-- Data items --
++++++++

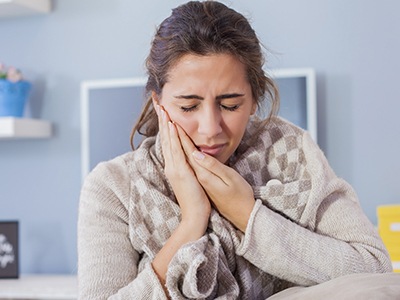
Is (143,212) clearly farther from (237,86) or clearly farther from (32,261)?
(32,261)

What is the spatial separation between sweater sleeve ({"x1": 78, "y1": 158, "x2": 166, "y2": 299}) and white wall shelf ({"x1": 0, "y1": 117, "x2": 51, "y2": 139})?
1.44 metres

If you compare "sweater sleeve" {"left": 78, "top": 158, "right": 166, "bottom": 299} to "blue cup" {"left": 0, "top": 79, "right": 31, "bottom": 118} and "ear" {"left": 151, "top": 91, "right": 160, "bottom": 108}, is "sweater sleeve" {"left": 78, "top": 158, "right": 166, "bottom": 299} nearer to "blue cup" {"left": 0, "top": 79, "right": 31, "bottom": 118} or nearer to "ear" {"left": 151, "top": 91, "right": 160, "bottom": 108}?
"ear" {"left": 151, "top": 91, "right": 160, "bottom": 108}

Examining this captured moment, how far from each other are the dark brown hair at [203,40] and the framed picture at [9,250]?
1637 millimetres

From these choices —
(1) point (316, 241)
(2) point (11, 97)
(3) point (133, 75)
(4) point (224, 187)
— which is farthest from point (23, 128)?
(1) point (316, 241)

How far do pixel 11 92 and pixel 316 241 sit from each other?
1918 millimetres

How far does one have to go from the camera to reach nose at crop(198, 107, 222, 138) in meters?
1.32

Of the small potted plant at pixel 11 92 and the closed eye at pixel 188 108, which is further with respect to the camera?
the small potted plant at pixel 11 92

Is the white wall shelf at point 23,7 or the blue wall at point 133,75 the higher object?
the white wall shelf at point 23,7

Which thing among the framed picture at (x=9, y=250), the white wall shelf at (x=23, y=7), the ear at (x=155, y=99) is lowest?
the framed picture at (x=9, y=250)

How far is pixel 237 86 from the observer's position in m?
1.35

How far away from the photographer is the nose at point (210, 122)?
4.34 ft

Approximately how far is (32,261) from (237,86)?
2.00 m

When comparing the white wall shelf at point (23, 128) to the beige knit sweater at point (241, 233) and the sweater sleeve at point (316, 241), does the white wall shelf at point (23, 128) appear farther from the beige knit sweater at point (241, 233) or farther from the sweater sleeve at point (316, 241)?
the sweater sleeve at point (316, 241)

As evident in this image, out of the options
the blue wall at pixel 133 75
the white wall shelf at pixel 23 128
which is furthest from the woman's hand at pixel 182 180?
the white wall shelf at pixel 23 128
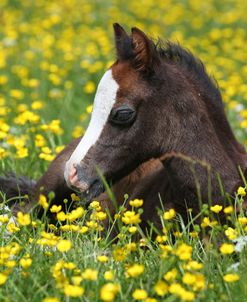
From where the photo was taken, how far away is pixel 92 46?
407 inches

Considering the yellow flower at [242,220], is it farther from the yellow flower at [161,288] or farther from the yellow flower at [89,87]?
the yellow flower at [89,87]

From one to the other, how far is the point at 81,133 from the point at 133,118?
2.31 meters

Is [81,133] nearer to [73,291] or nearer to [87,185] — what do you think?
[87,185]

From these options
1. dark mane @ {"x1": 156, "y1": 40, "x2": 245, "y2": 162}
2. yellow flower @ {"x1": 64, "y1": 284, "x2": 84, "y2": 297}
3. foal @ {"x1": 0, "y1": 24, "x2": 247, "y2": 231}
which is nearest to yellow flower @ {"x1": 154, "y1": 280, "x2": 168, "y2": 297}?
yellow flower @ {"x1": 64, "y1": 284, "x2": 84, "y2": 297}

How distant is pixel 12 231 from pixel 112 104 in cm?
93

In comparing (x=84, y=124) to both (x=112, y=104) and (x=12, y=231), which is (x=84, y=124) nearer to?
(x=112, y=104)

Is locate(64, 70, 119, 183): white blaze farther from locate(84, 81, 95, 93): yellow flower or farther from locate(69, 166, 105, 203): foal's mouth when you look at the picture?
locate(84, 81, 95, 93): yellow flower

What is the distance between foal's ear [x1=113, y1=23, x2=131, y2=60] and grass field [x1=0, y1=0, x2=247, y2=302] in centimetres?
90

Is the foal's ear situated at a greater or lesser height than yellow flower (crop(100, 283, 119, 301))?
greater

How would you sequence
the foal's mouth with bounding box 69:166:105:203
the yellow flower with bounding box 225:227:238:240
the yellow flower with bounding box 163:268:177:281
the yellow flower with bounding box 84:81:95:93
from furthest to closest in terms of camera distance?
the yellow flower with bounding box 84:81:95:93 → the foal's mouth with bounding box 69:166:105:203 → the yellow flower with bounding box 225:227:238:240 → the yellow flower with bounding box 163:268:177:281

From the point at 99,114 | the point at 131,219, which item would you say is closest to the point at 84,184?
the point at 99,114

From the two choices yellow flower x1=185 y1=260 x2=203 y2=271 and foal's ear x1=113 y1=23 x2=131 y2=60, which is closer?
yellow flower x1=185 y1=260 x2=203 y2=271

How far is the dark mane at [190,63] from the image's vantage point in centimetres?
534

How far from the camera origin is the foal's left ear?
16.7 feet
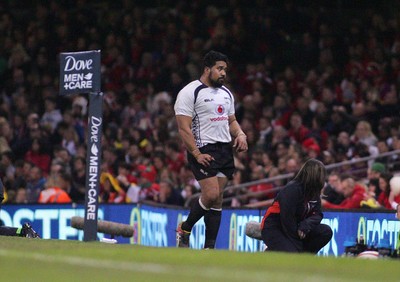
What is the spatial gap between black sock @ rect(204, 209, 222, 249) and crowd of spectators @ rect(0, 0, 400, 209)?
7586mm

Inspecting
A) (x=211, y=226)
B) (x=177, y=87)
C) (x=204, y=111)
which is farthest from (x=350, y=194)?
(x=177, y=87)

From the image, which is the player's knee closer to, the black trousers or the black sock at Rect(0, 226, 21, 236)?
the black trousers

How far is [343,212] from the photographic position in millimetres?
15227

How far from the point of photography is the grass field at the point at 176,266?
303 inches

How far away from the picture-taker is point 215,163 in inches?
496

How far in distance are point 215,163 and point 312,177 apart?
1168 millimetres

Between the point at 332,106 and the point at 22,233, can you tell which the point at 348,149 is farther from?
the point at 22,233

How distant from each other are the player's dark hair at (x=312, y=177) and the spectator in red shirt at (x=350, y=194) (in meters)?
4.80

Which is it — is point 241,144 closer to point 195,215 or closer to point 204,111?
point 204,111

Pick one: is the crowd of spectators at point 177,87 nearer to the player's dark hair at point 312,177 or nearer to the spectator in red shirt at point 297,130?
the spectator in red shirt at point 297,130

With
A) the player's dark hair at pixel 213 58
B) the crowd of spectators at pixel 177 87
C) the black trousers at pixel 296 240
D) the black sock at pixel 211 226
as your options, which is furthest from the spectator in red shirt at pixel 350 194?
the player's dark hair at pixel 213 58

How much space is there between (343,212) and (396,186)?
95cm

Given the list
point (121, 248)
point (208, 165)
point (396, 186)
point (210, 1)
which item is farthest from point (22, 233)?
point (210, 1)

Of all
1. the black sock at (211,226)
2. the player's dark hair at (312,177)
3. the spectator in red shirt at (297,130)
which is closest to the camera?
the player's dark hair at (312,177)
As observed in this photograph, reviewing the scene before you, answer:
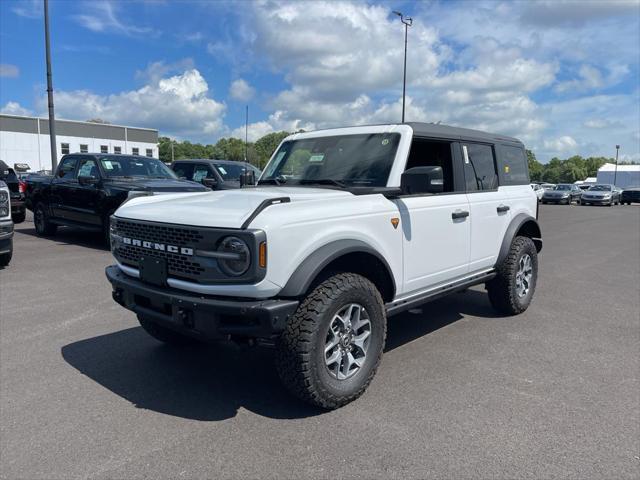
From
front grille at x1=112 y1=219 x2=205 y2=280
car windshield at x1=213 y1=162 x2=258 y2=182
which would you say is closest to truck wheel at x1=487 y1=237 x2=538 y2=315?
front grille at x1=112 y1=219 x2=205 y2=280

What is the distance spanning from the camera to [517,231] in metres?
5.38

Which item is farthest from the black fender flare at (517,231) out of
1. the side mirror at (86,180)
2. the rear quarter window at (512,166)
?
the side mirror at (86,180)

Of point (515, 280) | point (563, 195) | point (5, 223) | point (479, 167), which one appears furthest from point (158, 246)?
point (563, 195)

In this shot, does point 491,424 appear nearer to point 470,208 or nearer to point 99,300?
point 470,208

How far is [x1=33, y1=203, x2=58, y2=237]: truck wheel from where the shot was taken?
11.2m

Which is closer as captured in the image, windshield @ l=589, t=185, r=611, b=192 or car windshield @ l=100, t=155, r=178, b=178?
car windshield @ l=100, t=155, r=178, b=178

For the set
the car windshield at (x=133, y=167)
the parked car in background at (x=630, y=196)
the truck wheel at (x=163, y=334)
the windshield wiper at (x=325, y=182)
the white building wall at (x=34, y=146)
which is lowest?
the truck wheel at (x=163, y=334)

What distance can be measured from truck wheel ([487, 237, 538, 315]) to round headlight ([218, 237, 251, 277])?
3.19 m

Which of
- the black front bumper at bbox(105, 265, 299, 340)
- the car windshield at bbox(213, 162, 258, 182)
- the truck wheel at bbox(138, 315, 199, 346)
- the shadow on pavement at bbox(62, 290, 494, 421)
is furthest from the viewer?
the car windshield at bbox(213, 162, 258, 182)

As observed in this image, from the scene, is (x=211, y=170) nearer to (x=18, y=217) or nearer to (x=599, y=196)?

++++++++

Copy the data items word for word, from the first line through the line that contains "1.44 metres", and leave out the pictures.

Is (143,212) clearly farther from (237,86) or clearly farther from (32,261)?
(32,261)

What is the spatial separation between sweater sleeve ({"x1": 78, "y1": 158, "x2": 166, "y2": 299}) and white wall shelf ({"x1": 0, "y1": 117, "x2": 51, "y2": 139})?
1.44 metres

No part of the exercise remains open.